Information shown:
========================================================================

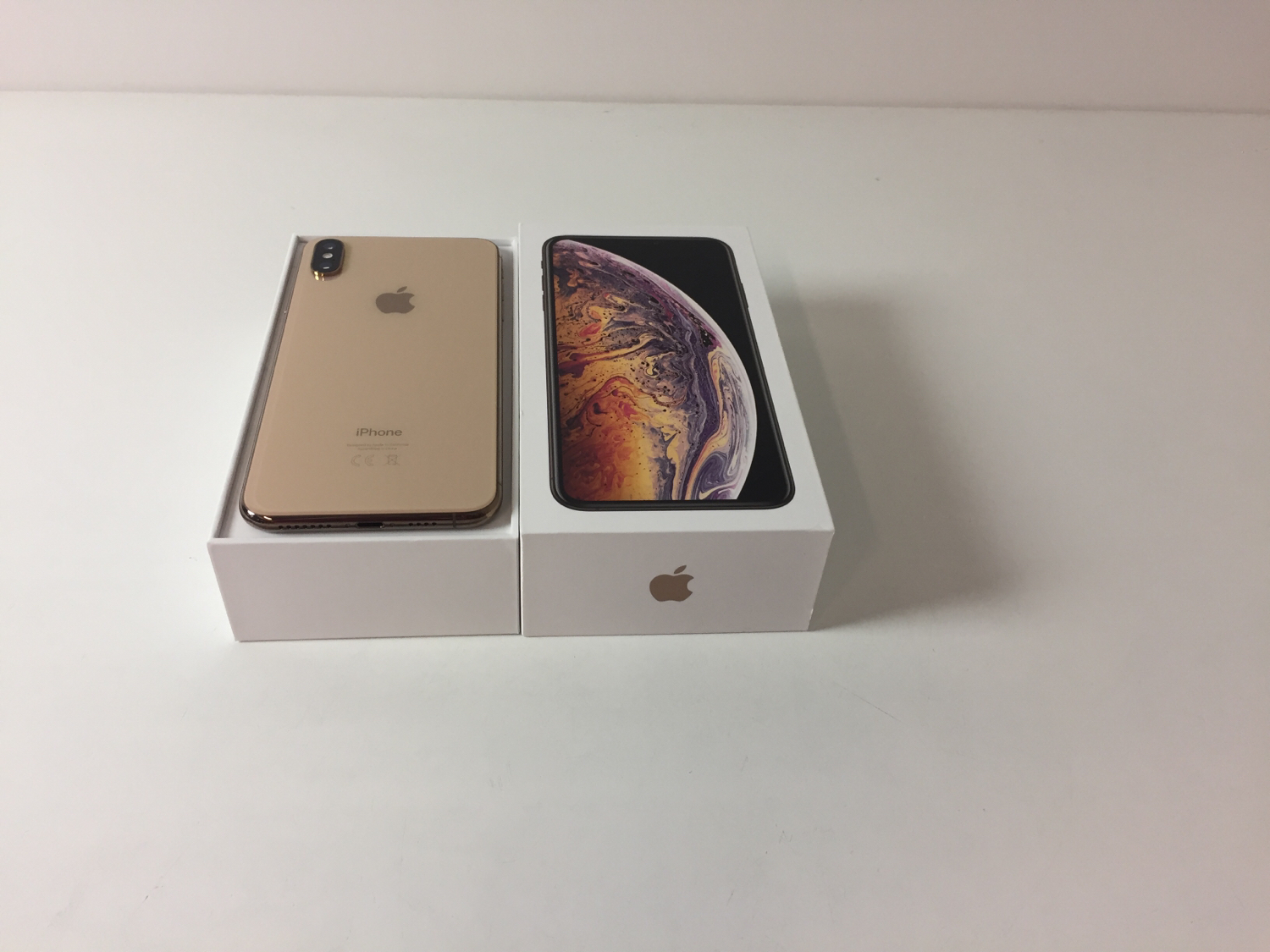 iPhone XS Max 256GB, 256 GB, Gold, Kuva 2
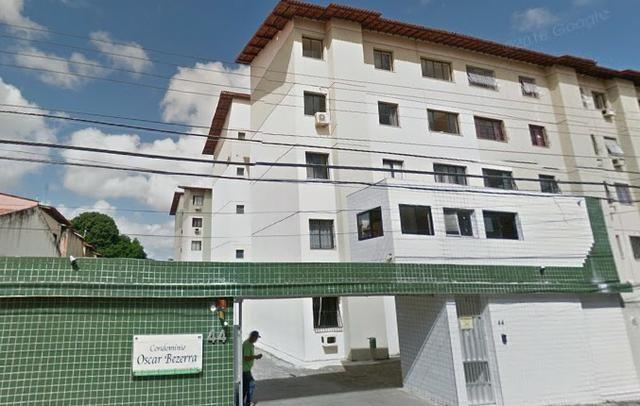 Apartamento Damas - Rua Oscar Bezerra (R$ 120.000)
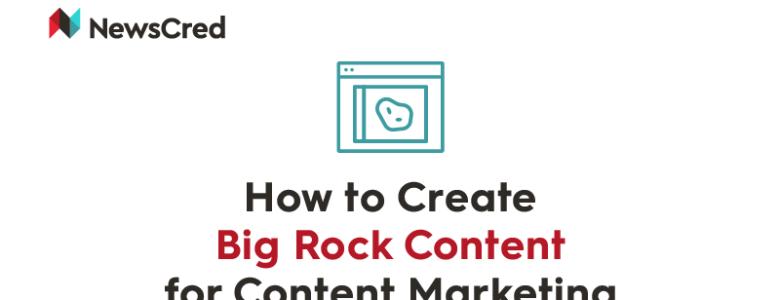 Big-Roc-Content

========================================================================

Could you repeat the data exactly, omitting its pictures?

 iPhone XS Max 256GB, 256 GB, Gold, Kuva 2
 Apartamento Damas - Rua Oscar Bezerra (R$ 120.000)
 Big-Roc-Content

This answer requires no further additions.